- _What you will do_
Edit all of the entries below by replacing "ice wall" with "frozen cliff" everywhere it occurs, and keep every other word the same. Leave the pictures out of your version.

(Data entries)
start

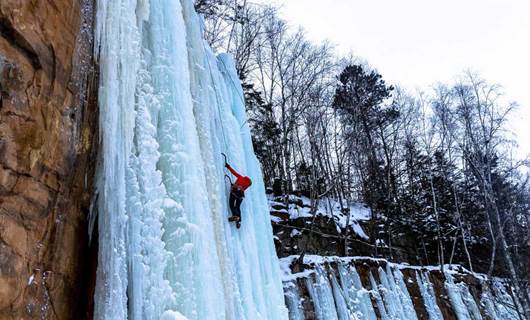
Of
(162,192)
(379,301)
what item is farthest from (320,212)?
(162,192)

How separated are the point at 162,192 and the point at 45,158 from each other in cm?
67

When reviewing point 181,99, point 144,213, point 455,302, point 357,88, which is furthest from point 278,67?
point 144,213

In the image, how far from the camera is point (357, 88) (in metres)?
13.6

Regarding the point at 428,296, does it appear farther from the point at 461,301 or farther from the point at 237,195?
the point at 237,195

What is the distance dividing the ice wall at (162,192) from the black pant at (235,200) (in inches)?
2.5

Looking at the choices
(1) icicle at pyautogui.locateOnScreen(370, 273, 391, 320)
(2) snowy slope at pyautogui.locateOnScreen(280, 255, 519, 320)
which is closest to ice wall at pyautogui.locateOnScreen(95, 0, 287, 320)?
(2) snowy slope at pyautogui.locateOnScreen(280, 255, 519, 320)

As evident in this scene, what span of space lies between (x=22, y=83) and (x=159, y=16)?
155cm

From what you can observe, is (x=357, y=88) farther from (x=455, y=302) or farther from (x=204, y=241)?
(x=204, y=241)

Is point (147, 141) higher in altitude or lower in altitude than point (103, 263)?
higher

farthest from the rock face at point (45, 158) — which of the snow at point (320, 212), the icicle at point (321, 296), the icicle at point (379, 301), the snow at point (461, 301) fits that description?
the snow at point (461, 301)

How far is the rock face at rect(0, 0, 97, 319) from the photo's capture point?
189cm

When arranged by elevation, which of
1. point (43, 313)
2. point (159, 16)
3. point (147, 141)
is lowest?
point (43, 313)

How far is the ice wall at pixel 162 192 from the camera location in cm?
220

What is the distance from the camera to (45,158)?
215cm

end

- _Expected answer_
Of
(162,192)
(379,301)
what item is farthest from (320,212)?
(162,192)

How separated are the point at 162,192 and the point at 45,158 from each other in cm?
67

When reviewing point 181,99, point 144,213, point 455,302, point 357,88, which is furthest from point 278,67?
point 144,213

In the image, how far from the camera is point (357, 88) (in metres)?
13.6

Regarding the point at 428,296, does it appear farther from the point at 461,301 or farther from the point at 237,195?
the point at 237,195

What is the distance dividing the frozen cliff at (162,192) from the black pant at (235,200) (in inches)?
2.5

Looking at the choices
(1) icicle at pyautogui.locateOnScreen(370, 273, 391, 320)
(2) snowy slope at pyautogui.locateOnScreen(280, 255, 519, 320)
which is closest to frozen cliff at pyautogui.locateOnScreen(95, 0, 287, 320)?
(2) snowy slope at pyautogui.locateOnScreen(280, 255, 519, 320)

As evident in this scene, what span of space lies between (x=22, y=83) and (x=159, y=16)?
155cm

From what you can observe, is (x=357, y=88) farther from (x=455, y=302) or farther from (x=204, y=241)?
(x=204, y=241)

Is point (147, 141) higher in altitude or lower in altitude than point (103, 263)?
higher

farthest from the rock face at point (45, 158) — which of the snow at point (320, 212), the icicle at point (321, 296), the icicle at point (379, 301), the snow at point (461, 301) fits that description?
the snow at point (461, 301)

How far is the rock face at rect(0, 0, 97, 319) from the photo's capture point?
189cm

When arranged by elevation, which of
1. point (43, 313)
2. point (159, 16)
3. point (147, 141)
is lowest?
point (43, 313)

How far is the frozen cliff at pixel 162 192 from the camera location in cm?
220

What is the distance from the camera to (45,158)?
215cm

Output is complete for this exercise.